Мы ходим по квартире. Запущенное стариковское жилье. Кругом нестертая пыль. Пышная, чисто американская спальня: широченная кровать, покрывало с рюшками, дешевые картинки в дешевых рамках. Нет, совсем не жилье миллионера.
На тумбочке у изголовья кровати две книжки. «Стихи» Анны Ахматовой и ее «Биография», изданная Лениз-датом. «Биография» открыта на годах, посвященных войне.
— Любите Ахматову?
Разводит руками: да, дескать, люблю, что поделаешь? Молчит, потом говорит:
— Жизнь вот ее прочел, большая она была труженица, Ахматова Анна.
В маленькой гостиной со сплошным стеклянным окном на улицу всего два кресла и журнальный столик. На нем груда газет и журналов, все на русском языке. И книга лежит. Василь Быков, «Знак беды», Минск, на белорусском языке.
— А вы знаете белорусский?
— Так у меня ж отец белорус. А мать русская… Тяжелый был человек. Такой тяжелый, что, когда я родился, запросилась она у него к родным домой съездить. Он сказал: езжай, но обратно не приму. Она не поверила, увезла меня на пароходе в Россию. Война началась. Первая мировая. Мать со мной скиталась, мы же из Белоруссии, разыскала тетку в Ташкенте, поехала туда. В Ташкенте первый раз увидел на базаре негра.
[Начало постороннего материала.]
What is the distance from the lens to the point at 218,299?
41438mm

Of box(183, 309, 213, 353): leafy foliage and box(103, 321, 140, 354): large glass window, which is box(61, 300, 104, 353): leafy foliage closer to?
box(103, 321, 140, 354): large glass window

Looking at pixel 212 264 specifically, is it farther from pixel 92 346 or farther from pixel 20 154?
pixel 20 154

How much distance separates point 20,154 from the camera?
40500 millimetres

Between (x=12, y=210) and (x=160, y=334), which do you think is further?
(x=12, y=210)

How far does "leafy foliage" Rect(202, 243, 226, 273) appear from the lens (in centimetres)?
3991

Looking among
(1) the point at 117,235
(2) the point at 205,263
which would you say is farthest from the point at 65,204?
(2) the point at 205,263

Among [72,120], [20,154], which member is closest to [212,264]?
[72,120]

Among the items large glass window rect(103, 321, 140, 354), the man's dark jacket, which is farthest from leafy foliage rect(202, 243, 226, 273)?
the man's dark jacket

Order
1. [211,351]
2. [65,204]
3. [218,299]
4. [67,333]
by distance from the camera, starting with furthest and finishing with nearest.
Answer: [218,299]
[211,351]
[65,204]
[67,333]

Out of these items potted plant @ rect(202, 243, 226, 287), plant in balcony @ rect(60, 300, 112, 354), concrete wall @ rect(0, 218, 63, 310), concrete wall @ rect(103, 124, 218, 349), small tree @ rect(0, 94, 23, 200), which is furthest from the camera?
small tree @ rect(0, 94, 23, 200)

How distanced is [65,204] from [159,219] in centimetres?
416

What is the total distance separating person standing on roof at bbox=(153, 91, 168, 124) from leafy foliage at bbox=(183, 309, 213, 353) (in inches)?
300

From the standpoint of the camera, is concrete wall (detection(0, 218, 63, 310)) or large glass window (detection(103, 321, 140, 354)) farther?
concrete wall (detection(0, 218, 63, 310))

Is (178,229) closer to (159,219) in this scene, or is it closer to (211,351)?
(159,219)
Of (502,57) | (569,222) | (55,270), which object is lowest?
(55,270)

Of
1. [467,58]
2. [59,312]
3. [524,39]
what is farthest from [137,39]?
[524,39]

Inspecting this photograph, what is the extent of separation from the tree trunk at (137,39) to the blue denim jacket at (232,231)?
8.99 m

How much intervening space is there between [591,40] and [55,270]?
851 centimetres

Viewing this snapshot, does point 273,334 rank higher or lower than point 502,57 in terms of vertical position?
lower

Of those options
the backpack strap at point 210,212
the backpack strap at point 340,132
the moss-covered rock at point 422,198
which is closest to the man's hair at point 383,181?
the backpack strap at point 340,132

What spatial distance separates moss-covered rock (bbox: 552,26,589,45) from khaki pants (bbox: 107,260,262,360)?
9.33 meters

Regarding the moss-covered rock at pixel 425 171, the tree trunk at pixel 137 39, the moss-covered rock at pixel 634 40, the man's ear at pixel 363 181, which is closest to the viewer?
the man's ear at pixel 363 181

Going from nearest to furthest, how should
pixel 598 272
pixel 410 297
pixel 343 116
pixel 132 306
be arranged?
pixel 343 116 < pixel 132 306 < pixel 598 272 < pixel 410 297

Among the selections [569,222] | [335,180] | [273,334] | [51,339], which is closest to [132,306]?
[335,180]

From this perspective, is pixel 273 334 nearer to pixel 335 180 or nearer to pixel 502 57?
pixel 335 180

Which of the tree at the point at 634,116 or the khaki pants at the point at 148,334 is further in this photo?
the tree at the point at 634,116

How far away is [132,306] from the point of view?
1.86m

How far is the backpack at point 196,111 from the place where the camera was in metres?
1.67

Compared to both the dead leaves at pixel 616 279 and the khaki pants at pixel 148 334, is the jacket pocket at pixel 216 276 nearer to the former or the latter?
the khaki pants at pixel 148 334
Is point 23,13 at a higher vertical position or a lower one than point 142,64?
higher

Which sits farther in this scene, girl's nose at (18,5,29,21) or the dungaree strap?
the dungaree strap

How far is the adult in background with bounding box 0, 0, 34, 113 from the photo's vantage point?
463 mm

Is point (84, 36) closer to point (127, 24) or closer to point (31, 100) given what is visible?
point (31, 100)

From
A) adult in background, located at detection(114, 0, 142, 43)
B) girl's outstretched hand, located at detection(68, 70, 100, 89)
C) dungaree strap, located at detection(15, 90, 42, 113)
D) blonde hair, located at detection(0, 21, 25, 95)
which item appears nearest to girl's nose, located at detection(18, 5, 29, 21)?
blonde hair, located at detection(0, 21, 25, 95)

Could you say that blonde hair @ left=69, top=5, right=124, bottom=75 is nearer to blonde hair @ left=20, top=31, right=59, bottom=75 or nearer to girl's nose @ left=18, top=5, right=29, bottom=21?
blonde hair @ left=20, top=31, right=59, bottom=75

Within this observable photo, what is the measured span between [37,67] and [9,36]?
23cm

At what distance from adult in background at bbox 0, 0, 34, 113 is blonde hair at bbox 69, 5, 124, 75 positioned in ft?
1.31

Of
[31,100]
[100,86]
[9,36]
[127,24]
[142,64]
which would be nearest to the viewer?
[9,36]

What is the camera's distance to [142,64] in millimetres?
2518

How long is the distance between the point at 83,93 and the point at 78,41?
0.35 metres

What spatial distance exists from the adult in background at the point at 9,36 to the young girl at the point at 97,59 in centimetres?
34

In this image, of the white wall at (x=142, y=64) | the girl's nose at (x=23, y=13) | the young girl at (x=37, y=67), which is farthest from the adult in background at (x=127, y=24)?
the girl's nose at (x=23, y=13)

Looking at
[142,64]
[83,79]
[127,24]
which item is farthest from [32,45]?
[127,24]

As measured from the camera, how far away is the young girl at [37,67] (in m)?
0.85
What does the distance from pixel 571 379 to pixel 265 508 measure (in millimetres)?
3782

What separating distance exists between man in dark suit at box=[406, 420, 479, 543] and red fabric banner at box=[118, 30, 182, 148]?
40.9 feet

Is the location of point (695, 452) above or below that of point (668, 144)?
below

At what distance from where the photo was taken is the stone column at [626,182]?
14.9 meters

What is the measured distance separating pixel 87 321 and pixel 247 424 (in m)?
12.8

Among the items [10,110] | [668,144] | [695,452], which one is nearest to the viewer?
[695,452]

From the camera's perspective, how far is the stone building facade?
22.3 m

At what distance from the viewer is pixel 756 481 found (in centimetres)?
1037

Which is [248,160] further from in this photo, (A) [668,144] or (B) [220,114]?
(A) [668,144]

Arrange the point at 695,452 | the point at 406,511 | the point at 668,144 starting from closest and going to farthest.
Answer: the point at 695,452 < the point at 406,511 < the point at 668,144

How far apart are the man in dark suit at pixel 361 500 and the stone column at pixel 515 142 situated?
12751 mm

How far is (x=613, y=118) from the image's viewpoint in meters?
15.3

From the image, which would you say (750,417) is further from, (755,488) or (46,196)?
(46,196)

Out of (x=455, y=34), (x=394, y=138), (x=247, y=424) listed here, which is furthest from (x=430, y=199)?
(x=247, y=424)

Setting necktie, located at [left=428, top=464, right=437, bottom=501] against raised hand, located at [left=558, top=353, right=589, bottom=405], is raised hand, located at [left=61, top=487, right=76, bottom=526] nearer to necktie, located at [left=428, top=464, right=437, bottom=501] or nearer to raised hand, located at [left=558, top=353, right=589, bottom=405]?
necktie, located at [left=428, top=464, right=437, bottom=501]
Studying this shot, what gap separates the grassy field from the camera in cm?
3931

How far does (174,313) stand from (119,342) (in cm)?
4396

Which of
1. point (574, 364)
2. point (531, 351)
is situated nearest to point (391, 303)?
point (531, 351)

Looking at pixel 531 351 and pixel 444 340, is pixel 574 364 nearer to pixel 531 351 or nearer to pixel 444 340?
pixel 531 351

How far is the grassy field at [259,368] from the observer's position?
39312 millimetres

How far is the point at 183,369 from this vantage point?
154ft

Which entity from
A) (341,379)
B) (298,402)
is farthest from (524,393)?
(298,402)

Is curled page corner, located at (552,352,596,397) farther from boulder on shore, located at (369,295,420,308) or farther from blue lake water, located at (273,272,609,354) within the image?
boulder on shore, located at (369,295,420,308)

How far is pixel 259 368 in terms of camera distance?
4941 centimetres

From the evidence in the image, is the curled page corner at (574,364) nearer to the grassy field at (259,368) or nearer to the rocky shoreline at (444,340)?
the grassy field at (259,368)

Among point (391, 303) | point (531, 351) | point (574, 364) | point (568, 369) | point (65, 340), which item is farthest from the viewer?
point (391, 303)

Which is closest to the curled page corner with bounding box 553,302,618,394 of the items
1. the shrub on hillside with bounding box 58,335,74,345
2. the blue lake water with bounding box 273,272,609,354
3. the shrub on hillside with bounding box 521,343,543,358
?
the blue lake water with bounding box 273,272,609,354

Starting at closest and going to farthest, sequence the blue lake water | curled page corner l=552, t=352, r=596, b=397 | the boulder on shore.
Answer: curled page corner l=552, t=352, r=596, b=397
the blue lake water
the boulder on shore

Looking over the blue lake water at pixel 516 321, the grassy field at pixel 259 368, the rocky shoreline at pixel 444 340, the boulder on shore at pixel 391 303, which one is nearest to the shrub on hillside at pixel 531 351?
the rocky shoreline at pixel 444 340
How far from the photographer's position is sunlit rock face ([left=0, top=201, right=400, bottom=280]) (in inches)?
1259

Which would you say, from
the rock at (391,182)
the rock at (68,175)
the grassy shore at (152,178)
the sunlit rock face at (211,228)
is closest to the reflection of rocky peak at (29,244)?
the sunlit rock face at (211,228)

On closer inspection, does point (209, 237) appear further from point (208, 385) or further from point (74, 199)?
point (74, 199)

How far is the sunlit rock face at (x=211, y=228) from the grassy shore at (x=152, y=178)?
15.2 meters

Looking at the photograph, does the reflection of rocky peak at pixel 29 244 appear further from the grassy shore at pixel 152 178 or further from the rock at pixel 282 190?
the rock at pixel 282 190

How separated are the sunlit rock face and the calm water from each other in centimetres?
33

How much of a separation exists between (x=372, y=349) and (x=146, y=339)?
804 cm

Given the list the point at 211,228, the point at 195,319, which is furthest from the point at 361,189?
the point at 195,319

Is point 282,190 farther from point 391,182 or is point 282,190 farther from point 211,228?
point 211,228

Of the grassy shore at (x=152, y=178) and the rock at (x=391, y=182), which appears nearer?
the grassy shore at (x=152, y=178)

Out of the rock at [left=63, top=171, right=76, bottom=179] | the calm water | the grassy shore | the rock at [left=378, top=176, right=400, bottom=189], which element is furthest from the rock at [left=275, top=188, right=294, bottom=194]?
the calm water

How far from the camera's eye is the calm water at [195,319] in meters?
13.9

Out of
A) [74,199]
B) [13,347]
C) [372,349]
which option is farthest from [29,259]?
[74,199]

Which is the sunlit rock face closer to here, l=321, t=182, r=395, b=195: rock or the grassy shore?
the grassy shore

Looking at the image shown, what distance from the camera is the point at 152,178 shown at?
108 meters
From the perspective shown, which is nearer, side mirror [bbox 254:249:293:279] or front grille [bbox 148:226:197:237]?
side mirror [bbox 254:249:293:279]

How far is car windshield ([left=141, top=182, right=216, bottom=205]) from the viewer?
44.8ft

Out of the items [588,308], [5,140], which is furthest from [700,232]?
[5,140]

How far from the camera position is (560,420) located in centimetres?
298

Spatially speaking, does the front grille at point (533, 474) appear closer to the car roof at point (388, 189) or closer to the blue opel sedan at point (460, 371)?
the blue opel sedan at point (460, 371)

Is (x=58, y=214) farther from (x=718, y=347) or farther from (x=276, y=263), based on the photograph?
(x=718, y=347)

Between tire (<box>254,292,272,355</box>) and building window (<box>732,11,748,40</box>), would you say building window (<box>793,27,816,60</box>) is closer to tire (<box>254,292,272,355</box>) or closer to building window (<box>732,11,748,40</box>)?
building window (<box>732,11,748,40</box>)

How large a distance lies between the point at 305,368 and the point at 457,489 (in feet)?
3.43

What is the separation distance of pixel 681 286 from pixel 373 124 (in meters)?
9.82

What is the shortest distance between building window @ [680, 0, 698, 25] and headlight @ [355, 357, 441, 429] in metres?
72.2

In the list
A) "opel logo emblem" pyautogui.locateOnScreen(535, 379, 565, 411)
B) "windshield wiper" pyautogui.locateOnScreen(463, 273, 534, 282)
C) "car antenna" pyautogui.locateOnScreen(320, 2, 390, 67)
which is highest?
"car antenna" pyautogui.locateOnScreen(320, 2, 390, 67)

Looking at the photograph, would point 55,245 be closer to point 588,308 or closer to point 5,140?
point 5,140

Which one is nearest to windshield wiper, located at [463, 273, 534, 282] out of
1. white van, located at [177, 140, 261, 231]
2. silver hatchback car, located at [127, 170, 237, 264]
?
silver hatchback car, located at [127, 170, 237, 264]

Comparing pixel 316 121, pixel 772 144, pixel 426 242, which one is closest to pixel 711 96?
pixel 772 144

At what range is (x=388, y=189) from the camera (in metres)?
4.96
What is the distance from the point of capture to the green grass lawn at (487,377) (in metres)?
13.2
Что туда его занесло, до сих пор не понимаю. А было мне тогда три года. Я думал, сажей человек измазался, а он высморкался, нос платком вытер, а следов на платке нет. Вот я удивился! Потом мать нашла сестру в Польше, перебралась к ней. Отдали меня учиться в портняжную мастерскую. Сколько мне было? Мало. В школу надо было идти учиться.
В Польше очень высокий класс шитья. Поучился, поплыли к отцу в Нью-Йорк. Он нас, как и обещал матери, не принял, хотя женат не был. И пошел я в пошивочную мастерскую. Так жизнь и пошла: шил, строчил, стал дизайнером по снятию модных моделей.
— Много работали?
— Мальчиком с утра до ночи. Потом меньше. У нас были профсоюзы, мы боролись. Нью-Йорк был город швейников. У швейников всегда были сильные профсоюзы. Тогда совсем иначе рабочие жили. Дружно. Догадайтесь: сколько я языков знаю? И белорусский, и польский, и еврейский… Да-да, был у нас один парень, совсем по-английски не мог, я ему переводил и через него идиш выучил. А объясниться? Это я на многих языках могу. Такой был когда-то Нью-Йорк! Интернациональный был город, ничего не скажу. Это теперь все кончилось.
Ну а мы, русские, еще в наших клубах объединялись. Вокруг газеты «Русский голос» молодые ребята крутились. Редактором был тогда Крынкин, чудный человек, добрый. Избрали мы с ним рабкоров газеты. Читать-то многие из нас не очень умели, а уж писать!.. Крынкин нас соберет, лекцию прочтет: с чего начинать писать, чем заканчивать. Сам он был доктором юридических наук, а простой народ любил, жизнь свою, можно сказать, ему посвятил. Показать вам мои заметки? Пойду поищу. Жена-покойница вырезки делала.
Иван Нестерович ушел в соседнюю комнату, там что-то загрохотало, то ли чемодан упал, то ли стул, испуганно закричала приятельница-блондинка.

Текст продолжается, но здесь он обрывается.